Graduated in December 2020 (Sports & Exercise Science), Rogers necessarily thinks of a future beyond competitive weightlifting. “Coaching will always be a part of my plans. I already do it now – I have my own athletes and programmes. That’s something I love and it will always be a kind of part-time job. For weightlifting, and for the time being, it’s not something from which you can do a fruitful career. There’s no money in coaching yet, and that’s what it is. So, I’ll always do that because I love it, and then whatever I need outside of that to survive. We will see what happens when the time comes”.

Honesty and authenticity
Also very active on social media (with over 658k followers on Instagram at the time of this interview), the world silver medallist admits being a role model for the younger generation. “I try to be very honest and genuine. If I feel I am not being authentic, honest, or genuine, I hate that. I portray myself the same way I would do with my close friends and family. I hope they like it. I feel grateful for having such a kind and encouraging audience. I feel that my audience also looks at me in search of motivation and inspiration, but perhaps also on technique tips… They are in general very supportive”.

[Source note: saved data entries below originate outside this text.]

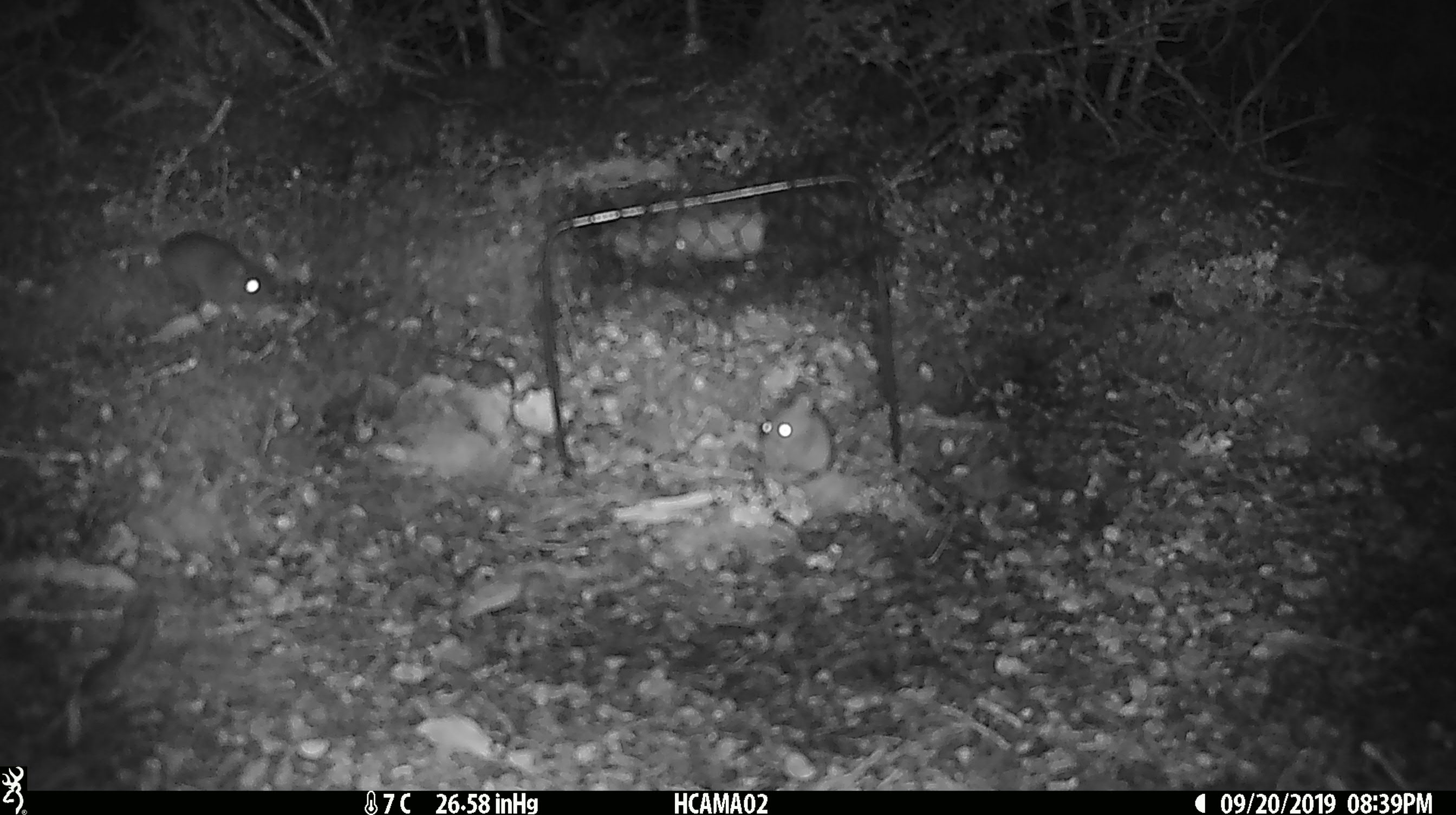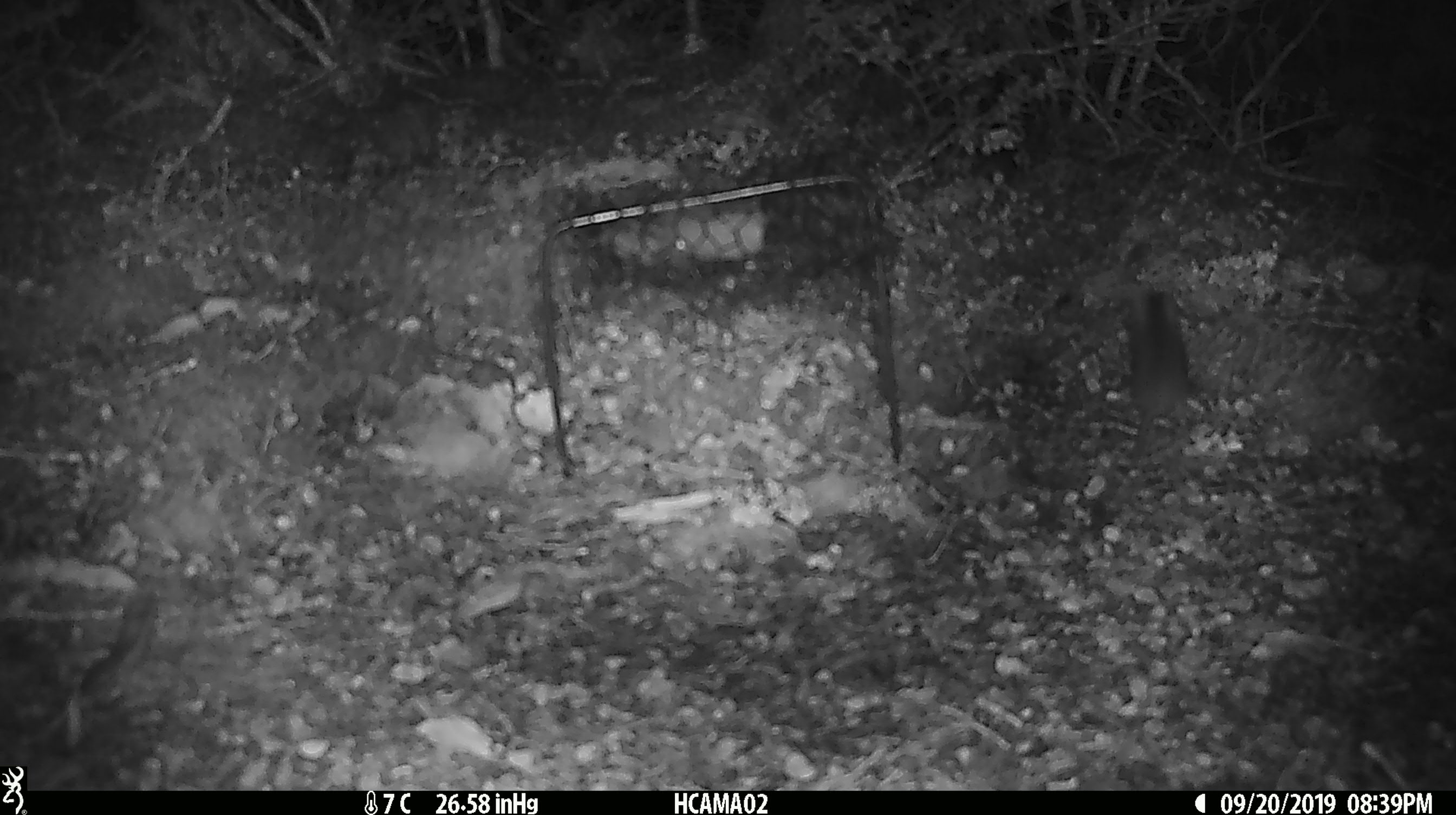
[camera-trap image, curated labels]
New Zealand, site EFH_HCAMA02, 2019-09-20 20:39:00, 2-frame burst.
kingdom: Animalia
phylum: Chordata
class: Mammalia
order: Rodentia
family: Muridae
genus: Rattus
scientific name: Rattus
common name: rat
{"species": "rat (Rattus)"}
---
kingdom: Animalia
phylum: Chordata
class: Mammalia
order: Rodentia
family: Muridae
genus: Mus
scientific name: Mus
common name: mouse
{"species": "mouse (Mus)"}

Considering herself a “lucky athlete on the injury front”, Mattie Rogers reflects on her passion for the sport: “I love it because I’ve always loved individual sports. It’s only you, 100% you. It can be great, or it can be terrible. But I love that and that’s how I grew up. I also love how technical it is. You can be the strongest person in the world and be terrible at Olympic weightlifting. You need both the technical aspect and the strength – one alone, is not enough. So, there is always something you can still work on”. On the competition’s environment, she is clear: “They are always scary, terrifying, but exciting! It’s always an adventure!”

Finally, on the place of women in the sport, the US lifter believes weightlifting is now gender-balanced: “It has become more popular, especially over the last 8/10 years. There is a ton of women realising that being strong is indeed quite cool, and fun! We are definitively heading in the right direction. Every year, I feel the women’s weightlifting classes are getting more and more packed. That’s a proof of progress,” she concludes.